Chakor Vora, a medical oncologist at the Renatus Cancer Centre, Pune, explained that most chemotherapeutic drugs can’t cross the BBB, posing a major challenge in treating brain metastases.

Opening of the BBB following anti-PD-1 therapy may therefore improve their delivery to the brain. The researchers found that anti-PD-1 therapy followed by cisplatin chemotherapy improved survival in mice with brain metastases as well as increased drug accumulation in the brain, highlighting a double-edged role.

Dr. Raut said that among patients who don’t respond to treatment, opening the BBB using anti-PD-1 therapy could inadvertently allow circulating cancer cells also to enter the brain, potentially increasing the risk of new metastases.

“However, for patients with resistant disease, this same vulnerability could be exploited to improve drug delivery to the brain,” he said.
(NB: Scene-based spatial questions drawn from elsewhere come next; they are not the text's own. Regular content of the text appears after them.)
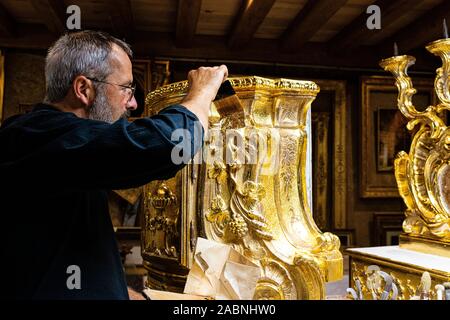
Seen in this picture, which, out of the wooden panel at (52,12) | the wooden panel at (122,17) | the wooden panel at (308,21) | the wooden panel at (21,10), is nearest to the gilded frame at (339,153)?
the wooden panel at (308,21)

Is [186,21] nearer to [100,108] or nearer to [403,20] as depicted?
[403,20]

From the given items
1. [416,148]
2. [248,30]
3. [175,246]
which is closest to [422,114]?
[416,148]

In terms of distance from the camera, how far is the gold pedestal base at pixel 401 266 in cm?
174

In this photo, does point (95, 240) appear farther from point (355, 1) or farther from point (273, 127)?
point (355, 1)

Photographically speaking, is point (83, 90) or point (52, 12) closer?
point (83, 90)

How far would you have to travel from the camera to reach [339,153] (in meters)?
5.34

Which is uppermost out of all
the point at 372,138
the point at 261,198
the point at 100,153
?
the point at 372,138

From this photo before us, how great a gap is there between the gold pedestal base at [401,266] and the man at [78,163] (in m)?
0.97

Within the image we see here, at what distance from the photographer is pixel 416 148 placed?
2.36m

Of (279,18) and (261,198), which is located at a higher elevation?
(279,18)

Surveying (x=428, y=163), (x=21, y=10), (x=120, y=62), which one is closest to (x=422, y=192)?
(x=428, y=163)

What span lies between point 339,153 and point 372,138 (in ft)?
1.44
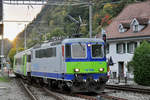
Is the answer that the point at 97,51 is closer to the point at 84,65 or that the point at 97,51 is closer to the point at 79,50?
the point at 79,50

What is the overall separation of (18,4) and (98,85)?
385 inches

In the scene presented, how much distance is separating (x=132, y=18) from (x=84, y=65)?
79.4 ft

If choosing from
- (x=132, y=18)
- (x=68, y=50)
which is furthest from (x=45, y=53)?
(x=132, y=18)

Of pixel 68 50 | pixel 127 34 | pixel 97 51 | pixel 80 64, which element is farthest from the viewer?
pixel 127 34

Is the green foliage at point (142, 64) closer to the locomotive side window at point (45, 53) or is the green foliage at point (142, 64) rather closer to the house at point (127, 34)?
the house at point (127, 34)

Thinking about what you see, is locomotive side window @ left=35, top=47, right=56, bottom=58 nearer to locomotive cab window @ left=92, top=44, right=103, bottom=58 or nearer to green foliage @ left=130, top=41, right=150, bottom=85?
locomotive cab window @ left=92, top=44, right=103, bottom=58

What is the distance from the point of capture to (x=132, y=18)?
39219 millimetres

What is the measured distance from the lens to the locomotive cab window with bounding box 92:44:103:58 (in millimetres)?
16859

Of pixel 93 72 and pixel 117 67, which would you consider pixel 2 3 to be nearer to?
pixel 93 72

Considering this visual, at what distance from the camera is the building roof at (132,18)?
3500 centimetres

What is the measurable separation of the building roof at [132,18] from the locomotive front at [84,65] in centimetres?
1756

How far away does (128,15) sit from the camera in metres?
40.6

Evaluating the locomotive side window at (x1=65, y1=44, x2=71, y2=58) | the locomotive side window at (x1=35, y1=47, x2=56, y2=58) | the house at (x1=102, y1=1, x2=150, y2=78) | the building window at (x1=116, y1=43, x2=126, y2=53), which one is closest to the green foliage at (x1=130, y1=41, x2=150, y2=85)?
the house at (x1=102, y1=1, x2=150, y2=78)

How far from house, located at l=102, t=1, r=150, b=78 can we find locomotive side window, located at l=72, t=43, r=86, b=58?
55.4 ft
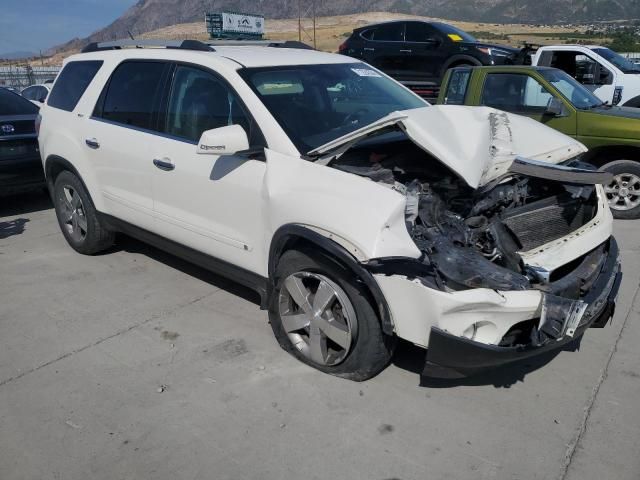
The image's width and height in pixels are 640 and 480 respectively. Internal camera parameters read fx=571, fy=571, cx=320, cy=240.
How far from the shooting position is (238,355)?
364cm

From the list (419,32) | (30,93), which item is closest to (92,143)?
(419,32)

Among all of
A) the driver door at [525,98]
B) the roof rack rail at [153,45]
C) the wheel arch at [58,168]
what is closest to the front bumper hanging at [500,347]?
the roof rack rail at [153,45]

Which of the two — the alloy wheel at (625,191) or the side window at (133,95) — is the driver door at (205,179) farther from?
the alloy wheel at (625,191)

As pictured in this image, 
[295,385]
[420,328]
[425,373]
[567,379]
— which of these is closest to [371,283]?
[420,328]

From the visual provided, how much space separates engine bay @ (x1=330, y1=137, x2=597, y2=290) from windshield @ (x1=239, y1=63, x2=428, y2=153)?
276mm

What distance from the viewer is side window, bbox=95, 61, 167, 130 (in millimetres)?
4250

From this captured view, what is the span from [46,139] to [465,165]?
13.3 feet

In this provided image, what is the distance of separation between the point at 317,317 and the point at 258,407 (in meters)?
0.59

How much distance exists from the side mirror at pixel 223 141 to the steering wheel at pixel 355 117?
78 centimetres

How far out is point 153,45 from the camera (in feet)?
14.9

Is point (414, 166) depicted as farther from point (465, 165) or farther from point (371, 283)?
point (371, 283)

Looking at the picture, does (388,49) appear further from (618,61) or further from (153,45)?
(153,45)

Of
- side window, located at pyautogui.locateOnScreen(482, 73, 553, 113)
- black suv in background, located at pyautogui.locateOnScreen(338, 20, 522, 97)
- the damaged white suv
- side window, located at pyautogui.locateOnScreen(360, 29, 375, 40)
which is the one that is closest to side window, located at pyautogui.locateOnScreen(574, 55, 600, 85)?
black suv in background, located at pyautogui.locateOnScreen(338, 20, 522, 97)

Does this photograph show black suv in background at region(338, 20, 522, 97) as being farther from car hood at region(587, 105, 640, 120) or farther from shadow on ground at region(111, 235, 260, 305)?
shadow on ground at region(111, 235, 260, 305)
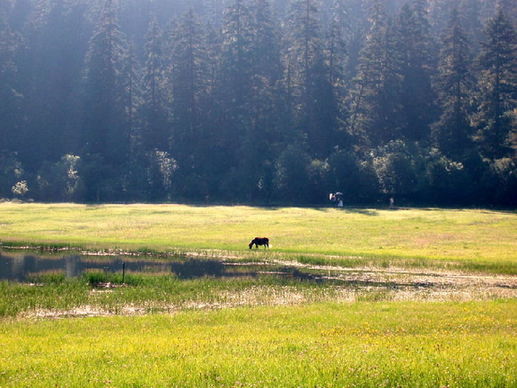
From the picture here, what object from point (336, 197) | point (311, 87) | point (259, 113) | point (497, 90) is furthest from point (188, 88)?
point (497, 90)

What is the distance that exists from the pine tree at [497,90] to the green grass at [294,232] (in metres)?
21.3

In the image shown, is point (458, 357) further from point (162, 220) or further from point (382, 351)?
point (162, 220)

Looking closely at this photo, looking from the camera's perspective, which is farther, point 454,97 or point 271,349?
point 454,97

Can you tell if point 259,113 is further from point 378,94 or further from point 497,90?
point 497,90

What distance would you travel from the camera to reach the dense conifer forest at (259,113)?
9838 cm

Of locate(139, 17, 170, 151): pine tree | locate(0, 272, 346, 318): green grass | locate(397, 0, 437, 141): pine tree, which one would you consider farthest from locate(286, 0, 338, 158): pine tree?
locate(0, 272, 346, 318): green grass

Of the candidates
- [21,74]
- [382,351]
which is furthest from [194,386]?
[21,74]

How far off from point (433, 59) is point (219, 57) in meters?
40.6

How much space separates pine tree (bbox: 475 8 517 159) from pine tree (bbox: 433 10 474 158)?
250 centimetres

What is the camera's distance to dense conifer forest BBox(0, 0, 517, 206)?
98375 millimetres

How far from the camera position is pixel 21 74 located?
429 feet

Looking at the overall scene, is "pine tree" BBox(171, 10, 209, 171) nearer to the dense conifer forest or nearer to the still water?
the dense conifer forest

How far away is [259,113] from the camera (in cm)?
11344

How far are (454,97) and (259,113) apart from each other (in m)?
32.6
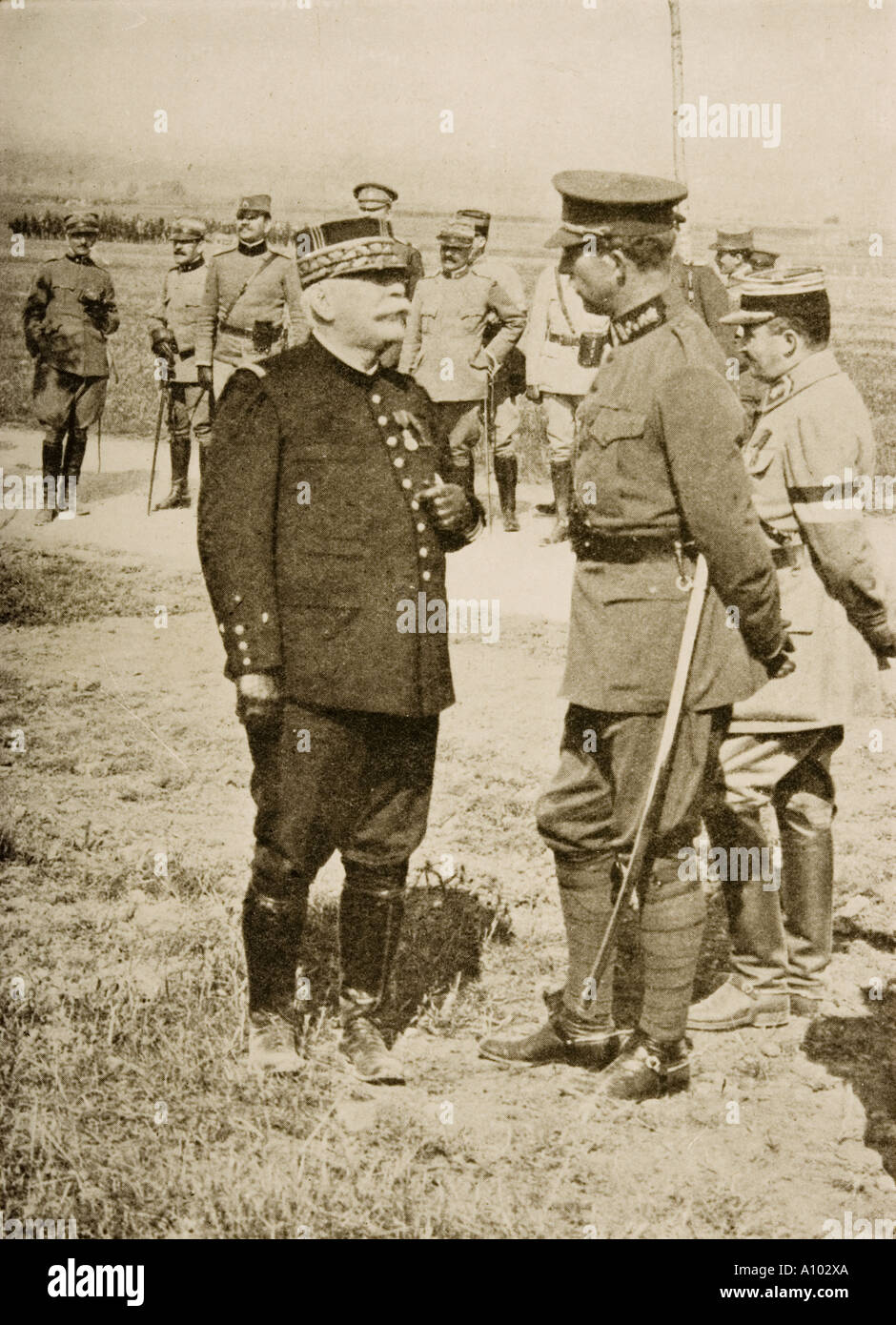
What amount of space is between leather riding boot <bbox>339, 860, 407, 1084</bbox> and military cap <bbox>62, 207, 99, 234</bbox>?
4193mm

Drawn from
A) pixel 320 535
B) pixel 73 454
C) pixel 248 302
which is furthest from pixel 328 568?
pixel 248 302

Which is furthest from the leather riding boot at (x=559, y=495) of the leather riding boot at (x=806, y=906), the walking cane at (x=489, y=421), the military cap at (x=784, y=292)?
the military cap at (x=784, y=292)

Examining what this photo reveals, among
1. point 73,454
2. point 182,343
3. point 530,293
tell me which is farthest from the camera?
point 530,293

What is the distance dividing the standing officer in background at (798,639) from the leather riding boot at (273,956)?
1180 mm

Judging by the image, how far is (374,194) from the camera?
4562 mm

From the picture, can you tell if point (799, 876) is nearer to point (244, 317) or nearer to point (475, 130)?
point (475, 130)

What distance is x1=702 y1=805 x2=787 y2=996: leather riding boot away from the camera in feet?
14.5

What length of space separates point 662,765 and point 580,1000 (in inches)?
28.3

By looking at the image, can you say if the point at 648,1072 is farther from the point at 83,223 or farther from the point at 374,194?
the point at 83,223

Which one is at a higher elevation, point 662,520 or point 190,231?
point 190,231

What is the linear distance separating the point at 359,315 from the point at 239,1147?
1999 mm

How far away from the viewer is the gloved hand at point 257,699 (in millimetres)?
3793

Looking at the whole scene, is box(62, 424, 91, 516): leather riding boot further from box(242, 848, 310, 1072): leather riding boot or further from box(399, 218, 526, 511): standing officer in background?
box(242, 848, 310, 1072): leather riding boot

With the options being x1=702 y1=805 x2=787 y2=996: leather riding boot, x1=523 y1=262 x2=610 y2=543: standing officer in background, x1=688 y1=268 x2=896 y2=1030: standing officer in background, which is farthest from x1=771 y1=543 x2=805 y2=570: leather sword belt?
x1=523 y1=262 x2=610 y2=543: standing officer in background
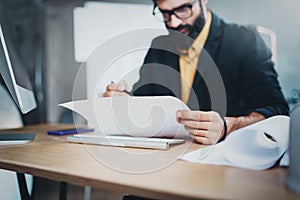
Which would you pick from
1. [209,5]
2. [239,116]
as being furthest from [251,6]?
[239,116]

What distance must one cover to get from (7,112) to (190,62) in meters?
0.79

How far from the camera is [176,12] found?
3.43ft

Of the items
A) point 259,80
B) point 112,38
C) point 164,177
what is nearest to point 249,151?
point 164,177

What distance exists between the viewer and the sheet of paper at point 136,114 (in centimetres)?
76

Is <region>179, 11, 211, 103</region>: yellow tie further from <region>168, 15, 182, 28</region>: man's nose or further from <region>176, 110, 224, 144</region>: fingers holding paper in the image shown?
<region>176, 110, 224, 144</region>: fingers holding paper

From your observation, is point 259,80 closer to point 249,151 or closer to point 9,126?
point 249,151

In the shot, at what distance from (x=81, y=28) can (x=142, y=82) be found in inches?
18.8

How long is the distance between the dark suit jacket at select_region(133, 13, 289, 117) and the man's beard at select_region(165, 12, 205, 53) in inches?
0.7

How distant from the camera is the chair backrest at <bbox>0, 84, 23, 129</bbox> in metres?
1.22

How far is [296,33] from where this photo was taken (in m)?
0.89

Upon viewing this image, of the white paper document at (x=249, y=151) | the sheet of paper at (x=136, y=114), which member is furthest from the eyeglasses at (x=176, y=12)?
the white paper document at (x=249, y=151)

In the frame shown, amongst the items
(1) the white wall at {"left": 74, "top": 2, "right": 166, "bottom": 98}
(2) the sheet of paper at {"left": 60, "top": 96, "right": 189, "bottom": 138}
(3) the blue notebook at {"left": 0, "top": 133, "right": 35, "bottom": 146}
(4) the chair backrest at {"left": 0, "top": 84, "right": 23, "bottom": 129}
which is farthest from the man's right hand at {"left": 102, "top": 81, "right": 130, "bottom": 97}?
(4) the chair backrest at {"left": 0, "top": 84, "right": 23, "bottom": 129}

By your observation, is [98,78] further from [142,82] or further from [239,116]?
[239,116]

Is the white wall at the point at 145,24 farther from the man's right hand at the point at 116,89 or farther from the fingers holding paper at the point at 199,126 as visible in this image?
the fingers holding paper at the point at 199,126
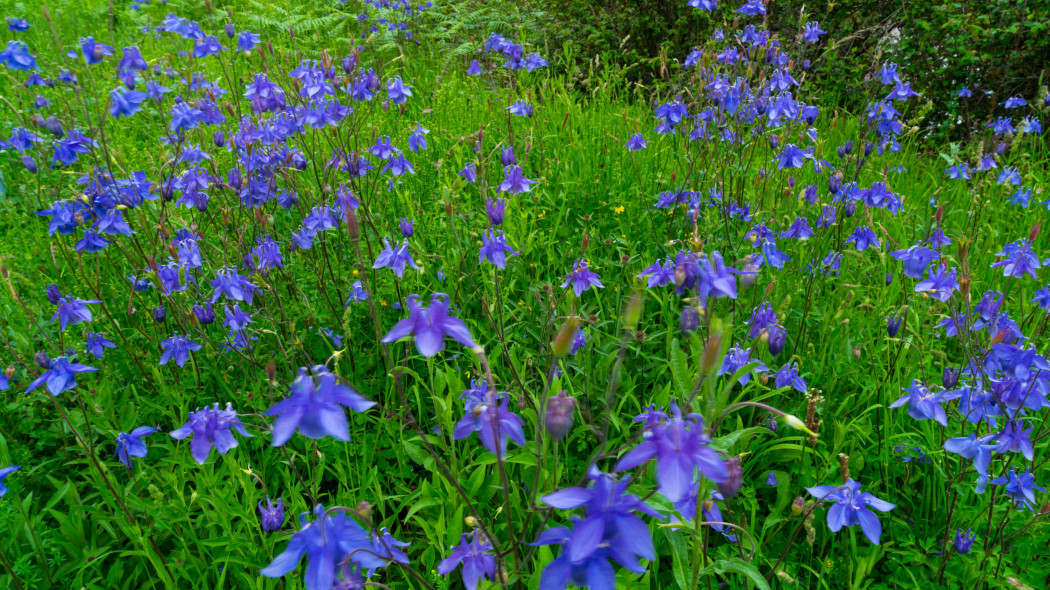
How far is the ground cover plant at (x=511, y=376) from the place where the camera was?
1.28 m

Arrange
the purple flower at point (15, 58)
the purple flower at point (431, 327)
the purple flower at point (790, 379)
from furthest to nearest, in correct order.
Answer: the purple flower at point (15, 58) → the purple flower at point (790, 379) → the purple flower at point (431, 327)

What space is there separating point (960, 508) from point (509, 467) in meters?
1.41

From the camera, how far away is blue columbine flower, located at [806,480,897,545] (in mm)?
1521

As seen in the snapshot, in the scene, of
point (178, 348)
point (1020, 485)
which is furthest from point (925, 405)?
point (178, 348)

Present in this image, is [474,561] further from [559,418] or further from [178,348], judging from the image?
[178,348]

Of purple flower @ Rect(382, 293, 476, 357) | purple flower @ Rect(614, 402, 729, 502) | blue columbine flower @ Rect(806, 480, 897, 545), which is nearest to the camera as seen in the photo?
purple flower @ Rect(614, 402, 729, 502)

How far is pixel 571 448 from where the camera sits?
2.25 metres

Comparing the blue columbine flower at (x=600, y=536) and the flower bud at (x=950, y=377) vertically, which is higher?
the blue columbine flower at (x=600, y=536)

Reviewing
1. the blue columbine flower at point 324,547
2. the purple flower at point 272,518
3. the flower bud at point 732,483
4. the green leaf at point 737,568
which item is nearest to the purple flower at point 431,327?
the blue columbine flower at point 324,547

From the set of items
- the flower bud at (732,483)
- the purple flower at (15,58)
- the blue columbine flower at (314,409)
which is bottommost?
the flower bud at (732,483)

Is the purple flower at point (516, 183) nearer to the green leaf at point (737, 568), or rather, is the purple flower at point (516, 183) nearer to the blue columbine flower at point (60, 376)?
the blue columbine flower at point (60, 376)

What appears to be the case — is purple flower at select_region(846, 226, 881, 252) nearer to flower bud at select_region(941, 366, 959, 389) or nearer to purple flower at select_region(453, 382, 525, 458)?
flower bud at select_region(941, 366, 959, 389)

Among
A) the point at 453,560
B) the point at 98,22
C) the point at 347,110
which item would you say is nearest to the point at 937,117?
the point at 347,110

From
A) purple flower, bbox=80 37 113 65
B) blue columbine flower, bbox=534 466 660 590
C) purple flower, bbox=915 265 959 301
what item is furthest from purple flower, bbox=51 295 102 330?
purple flower, bbox=915 265 959 301
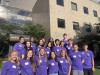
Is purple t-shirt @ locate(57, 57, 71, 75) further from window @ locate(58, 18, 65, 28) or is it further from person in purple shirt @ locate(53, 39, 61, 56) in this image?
window @ locate(58, 18, 65, 28)

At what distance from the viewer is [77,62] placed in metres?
8.48

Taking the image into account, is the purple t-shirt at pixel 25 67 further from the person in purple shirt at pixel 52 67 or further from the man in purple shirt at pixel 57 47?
the man in purple shirt at pixel 57 47

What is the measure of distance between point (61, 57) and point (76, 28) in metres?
22.6

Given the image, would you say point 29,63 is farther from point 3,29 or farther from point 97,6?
point 97,6

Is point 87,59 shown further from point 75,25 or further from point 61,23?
point 75,25

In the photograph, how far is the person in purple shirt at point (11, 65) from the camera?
596 cm

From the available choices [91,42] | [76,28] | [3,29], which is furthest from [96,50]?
[3,29]

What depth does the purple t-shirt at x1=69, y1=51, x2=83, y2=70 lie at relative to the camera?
332 inches

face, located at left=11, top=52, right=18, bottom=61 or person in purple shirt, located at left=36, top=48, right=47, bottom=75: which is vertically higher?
face, located at left=11, top=52, right=18, bottom=61

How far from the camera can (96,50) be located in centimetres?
3372

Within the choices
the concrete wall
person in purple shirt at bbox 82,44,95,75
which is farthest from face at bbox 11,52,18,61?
the concrete wall

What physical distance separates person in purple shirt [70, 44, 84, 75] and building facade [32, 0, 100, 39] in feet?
57.3

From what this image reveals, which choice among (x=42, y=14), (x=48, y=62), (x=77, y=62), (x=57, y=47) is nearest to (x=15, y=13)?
(x=42, y=14)

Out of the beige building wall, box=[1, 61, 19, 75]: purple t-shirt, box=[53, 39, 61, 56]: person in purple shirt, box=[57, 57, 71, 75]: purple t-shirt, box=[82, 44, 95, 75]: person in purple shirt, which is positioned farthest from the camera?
the beige building wall
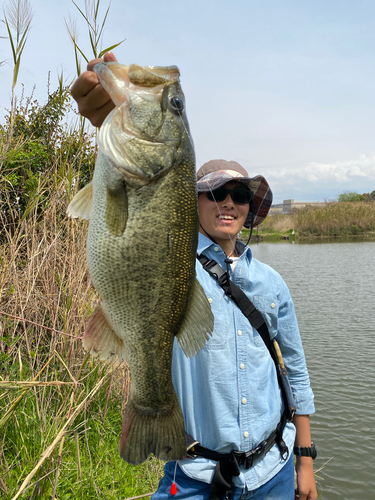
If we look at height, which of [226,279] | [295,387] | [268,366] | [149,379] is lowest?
[295,387]

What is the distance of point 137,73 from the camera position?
4.98 feet

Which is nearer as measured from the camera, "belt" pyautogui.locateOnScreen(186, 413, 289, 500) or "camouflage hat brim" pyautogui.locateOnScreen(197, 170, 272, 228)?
"belt" pyautogui.locateOnScreen(186, 413, 289, 500)

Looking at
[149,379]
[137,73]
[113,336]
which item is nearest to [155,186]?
[137,73]

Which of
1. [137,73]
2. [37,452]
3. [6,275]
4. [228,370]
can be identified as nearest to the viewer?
[137,73]

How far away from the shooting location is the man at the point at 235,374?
194cm

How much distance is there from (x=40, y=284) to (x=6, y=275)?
0.70 meters

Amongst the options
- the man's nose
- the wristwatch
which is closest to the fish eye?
the man's nose

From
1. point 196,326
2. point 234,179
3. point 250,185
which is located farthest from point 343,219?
point 196,326

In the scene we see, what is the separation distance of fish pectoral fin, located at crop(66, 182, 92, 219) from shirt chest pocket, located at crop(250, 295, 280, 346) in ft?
3.82

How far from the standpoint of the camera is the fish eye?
1.62 meters

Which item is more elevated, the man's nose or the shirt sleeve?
the man's nose

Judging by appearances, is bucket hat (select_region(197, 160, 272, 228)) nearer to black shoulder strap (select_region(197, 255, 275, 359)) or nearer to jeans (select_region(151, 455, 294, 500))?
black shoulder strap (select_region(197, 255, 275, 359))

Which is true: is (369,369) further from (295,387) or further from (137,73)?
(137,73)

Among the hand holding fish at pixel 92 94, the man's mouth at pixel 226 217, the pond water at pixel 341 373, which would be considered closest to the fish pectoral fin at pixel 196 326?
the man's mouth at pixel 226 217
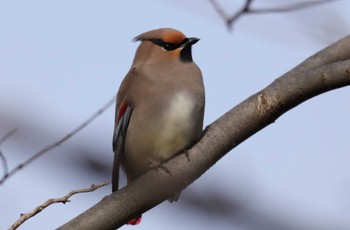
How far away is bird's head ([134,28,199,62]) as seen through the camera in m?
3.58

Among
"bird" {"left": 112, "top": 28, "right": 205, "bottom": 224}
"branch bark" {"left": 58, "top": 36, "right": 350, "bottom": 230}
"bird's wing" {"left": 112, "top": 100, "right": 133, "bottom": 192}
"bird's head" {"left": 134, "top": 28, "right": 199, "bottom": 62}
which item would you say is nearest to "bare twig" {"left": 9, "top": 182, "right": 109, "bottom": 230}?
"branch bark" {"left": 58, "top": 36, "right": 350, "bottom": 230}

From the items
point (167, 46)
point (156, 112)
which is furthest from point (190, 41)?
point (156, 112)

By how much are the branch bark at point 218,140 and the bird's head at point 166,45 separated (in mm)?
1182

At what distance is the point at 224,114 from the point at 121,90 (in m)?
1.05

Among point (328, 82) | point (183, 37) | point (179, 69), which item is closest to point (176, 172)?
point (328, 82)

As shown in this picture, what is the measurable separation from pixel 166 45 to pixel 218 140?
1418 mm

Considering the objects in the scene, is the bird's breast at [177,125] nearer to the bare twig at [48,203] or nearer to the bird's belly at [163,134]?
the bird's belly at [163,134]

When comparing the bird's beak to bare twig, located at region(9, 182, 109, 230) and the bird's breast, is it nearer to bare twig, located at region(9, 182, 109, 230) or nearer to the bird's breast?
the bird's breast

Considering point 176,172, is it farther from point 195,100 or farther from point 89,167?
point 89,167

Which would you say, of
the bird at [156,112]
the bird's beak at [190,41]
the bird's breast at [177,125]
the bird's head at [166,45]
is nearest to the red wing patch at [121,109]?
the bird at [156,112]

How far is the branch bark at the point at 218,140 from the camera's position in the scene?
210 cm

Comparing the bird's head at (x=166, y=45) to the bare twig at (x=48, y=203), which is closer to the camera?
the bare twig at (x=48, y=203)

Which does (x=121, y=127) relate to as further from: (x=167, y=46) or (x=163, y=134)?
(x=167, y=46)

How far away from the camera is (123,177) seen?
307cm
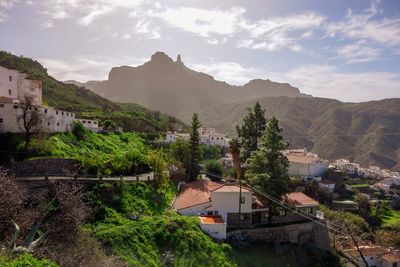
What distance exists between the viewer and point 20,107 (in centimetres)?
2998

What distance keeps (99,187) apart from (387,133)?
165 meters

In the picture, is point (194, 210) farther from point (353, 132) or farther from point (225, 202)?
point (353, 132)

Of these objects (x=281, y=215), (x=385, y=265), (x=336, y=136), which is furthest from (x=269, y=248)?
(x=336, y=136)

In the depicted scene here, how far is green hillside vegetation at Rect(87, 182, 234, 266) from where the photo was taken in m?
21.5

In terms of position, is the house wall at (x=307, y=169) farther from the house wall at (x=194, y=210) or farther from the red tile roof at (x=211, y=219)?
the red tile roof at (x=211, y=219)

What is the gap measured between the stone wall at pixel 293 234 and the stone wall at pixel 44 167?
14.8 m

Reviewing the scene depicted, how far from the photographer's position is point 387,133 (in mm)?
159875

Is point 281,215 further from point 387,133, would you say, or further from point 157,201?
point 387,133

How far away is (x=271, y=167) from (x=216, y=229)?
28.7 feet

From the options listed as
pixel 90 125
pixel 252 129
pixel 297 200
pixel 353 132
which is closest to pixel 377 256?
pixel 297 200

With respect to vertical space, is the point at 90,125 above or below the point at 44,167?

Rahul Solanki, a medical oncologist and a physician of nuclear medicine in Adelaide in Australia, added that once cancer has spread to the brain, the BBB may already be disrupted, and such patients are often excluded from clinical trials. Since medical workers can’t measure drug levels in the brain, DKK1 may be a promising biomarker that could help identify patients at higher risk of developing brain metastases during treatment.

“Patients with advanced cancer but without active brain metastases would be better candidates to understand how anti-PD-1 therapy affects treatment response and the risk of metastasis,” Dr. Solanki said.

“We typically use a combination of chemotherapy and immunotherapy in high-risk patients with brain metastases, who test positive for immune biomarkers. However, these findings need to be validated in larger studies involving human patients,” Dr. Vora stressed.

“If these findings are confirmed in larger human trials, they could change how we sequence treatment,” Dr. Raut added.

Shweta Yogi is a freelance science writer.